Taking The USD Down A Peg

The USD stands lower this morning against all G10 currencies, on the back of remarkably weak US durable goods orders. The EUR was a key beneficiary, up as much as 1.6% for the day, before paring those gains to sit at 1.1360.

The USD stands lower this morning against all G10 currencies, on the back of remarkably weak US durable goods orders. The EUR was a key beneficiary, up as much as 1.6% for the day, before paring those gains to sit at 1.1360.

Core durable goods orders (ex-transportation) fell by 0.8% m/m in December, against expectations for 0.6% rise. There were also downward revisions to prior months. Business investment was also weak, with shipments falling 0.2% m/m (+1.0 exp.) and orders down 0.6% (+0.9 exp.). There were downward revisions here, too.

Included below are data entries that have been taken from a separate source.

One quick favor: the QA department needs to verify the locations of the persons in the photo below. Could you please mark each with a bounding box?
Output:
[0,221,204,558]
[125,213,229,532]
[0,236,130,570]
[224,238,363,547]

This genuine weakness was the major driver of market sentiment, seeing the USD, equities, and bond yields sharply lower. The S&P 500 is 1.2% weaker for the day, having recovered somewhat from its depths after other USD data were better than expected. US new home sales rose by 11.6% m/m (+2.7% exp), and consumer confidence rose to 102.9 (95.5 exp), a fresh 7-year high.

It is remarkable how much impact this single weak report has had. The broad Bloomberg Dollar Spot Index was 1.0% lower for the day, taking back a sizeable chunk of last week’s 2.4% gain. Note that GBP/USD managed to post a 0.9% gain despite UK Q4 GDP surprising on the downside (+2.6% y/y vs +2.7% exp).

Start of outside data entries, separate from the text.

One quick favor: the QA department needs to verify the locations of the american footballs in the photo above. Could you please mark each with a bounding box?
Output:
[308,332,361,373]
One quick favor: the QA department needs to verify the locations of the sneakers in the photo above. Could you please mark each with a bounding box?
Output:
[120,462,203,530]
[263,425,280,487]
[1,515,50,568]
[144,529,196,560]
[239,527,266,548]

This sharp reaction says much about market positioning. The long USD camp has continued to grow (for good reason), but some of the weaker followers are susceptible to being shaken out easily. Signs of a more cautious Fed at tomorrow morning’s FOMC statement would cause even more of them to run.

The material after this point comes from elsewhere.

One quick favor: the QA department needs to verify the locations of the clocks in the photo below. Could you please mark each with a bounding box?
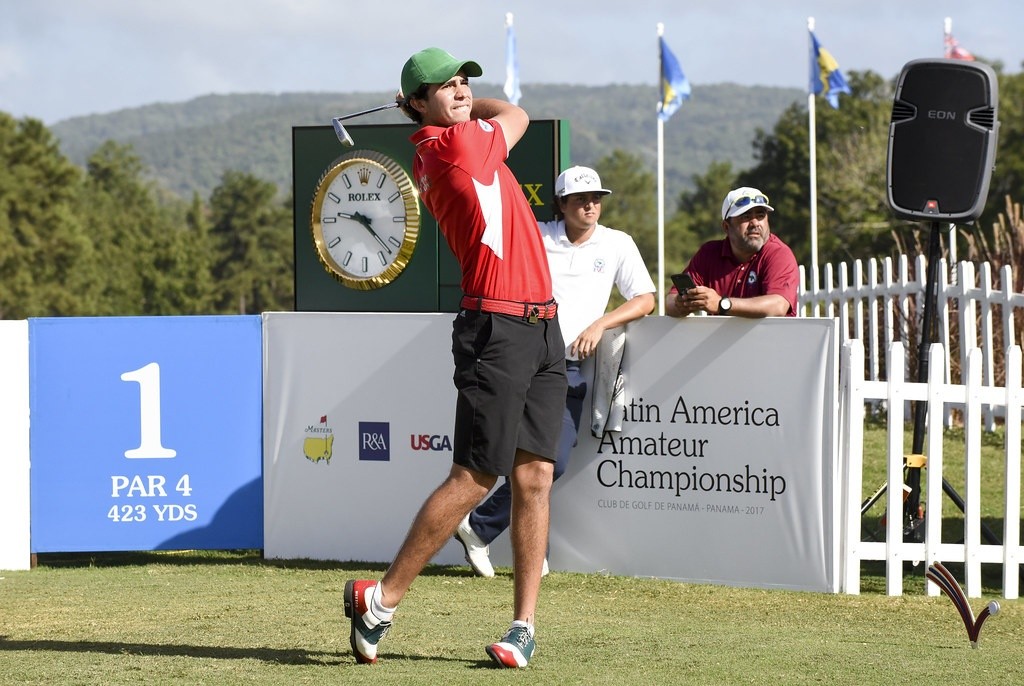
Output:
[308,150,421,291]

We note that some of the S&P 500’s losses overnight stem from currency headwinds. Procter & Gamble reported that a rising USD ate into its earnings. Other results are also shed some light on how volatility in other financial markets are impacting corporates. Caterpillar, an industrial bellwether, said that lower oil prices had affected sales to energy companies. While hiccups in corporate America are unlikely to give the Fed reason to pause just yet, it will be a growing source of concern as the USD rally continues.

The AUD sits at the bottom end of the G10 leader-board, and will continue to struggle on a relative basis ahead of the inflation report this afternoon, and even the RBA next week. This is despite a good bounce in metals prices overnight, where gold rose by 1.1% and the LMEX index is up 1.7%.

Coming Up

There is a trifecta of major releases over the coming 24 hours that will keep local investors on their toes.

Australia’s Q4 inflation report is due this morning. The market expects headline inflation to fall to +0.3% q/q from +0.5% in Q3. NAB expects a softer result still, picking -0.1% on the back of much lower petrol prices. Such a result will fuel speculation that the RBA will next week soften the ground for a rate cut in March.

Tomorrow morning, the Fed will release its policy missive for January. Our centrl scenario is that the FOMC simply rolls out a statement largely unchanged from December, and forges toward rate hikes in mid-2015. Any upgraded notes of concern from the Fed about soft inflation, weakness in trading partners, or the stronger USD would likely be taken as a dovish signal.

An hour later, the RBNZ will release its one-page OCR Review. The market anticipates a big step toward a neutral bias (from the tightening bias signalled in December). We are less convinced the shift will be start, but agree that some watering-down of the tightening bias is likely.

Overnight

On global stock markets, the S&P 500 was -0.80%. Bond markets saw US 10-years +0.16bp to 1.83%. On commodity markets, Brent crude oil +2.50% to $49.34, gold was +1.1% to $1,294, iron ore -0.1% to $63.50.